Scene-based reasoning items:
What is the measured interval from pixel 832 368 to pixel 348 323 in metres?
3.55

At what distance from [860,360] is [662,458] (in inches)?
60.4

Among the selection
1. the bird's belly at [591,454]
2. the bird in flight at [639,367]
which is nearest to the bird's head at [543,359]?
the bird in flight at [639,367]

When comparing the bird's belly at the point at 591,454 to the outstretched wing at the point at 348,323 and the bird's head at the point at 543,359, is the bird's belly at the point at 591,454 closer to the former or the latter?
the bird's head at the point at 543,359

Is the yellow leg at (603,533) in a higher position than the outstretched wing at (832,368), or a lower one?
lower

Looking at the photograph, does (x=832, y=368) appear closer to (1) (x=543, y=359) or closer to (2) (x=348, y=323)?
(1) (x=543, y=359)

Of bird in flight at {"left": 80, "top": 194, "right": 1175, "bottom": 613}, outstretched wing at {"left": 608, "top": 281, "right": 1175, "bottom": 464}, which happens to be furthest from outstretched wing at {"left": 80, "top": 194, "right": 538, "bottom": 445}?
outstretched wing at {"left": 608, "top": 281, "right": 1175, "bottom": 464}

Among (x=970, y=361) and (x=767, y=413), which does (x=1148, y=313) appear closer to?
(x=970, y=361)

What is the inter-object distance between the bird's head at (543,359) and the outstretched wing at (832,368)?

Aim:
Copy out word for word the lines running from the one containing "Is the yellow" through the end of the items.

Result for this exercise:
Is the yellow leg at (603,533) in a higher position than the outstretched wing at (832,368), or a lower one?
lower

Looking at the photograph, does (x=832, y=368) appear closer to (1) (x=543, y=359) or closer to (2) (x=348, y=323)?
(1) (x=543, y=359)

Of bird in flight at {"left": 80, "top": 194, "right": 1175, "bottom": 613}, outstretched wing at {"left": 608, "top": 281, "right": 1175, "bottom": 464}, which happens to be furthest from outstretched wing at {"left": 80, "top": 194, "right": 538, "bottom": 445}?
outstretched wing at {"left": 608, "top": 281, "right": 1175, "bottom": 464}

Among (x=970, y=361) and (x=767, y=413), which does (x=1148, y=313) appear closer to?
(x=970, y=361)

What is the inter-object distance between the bird's head at (543,359) and the outstretched wing at (832,368)?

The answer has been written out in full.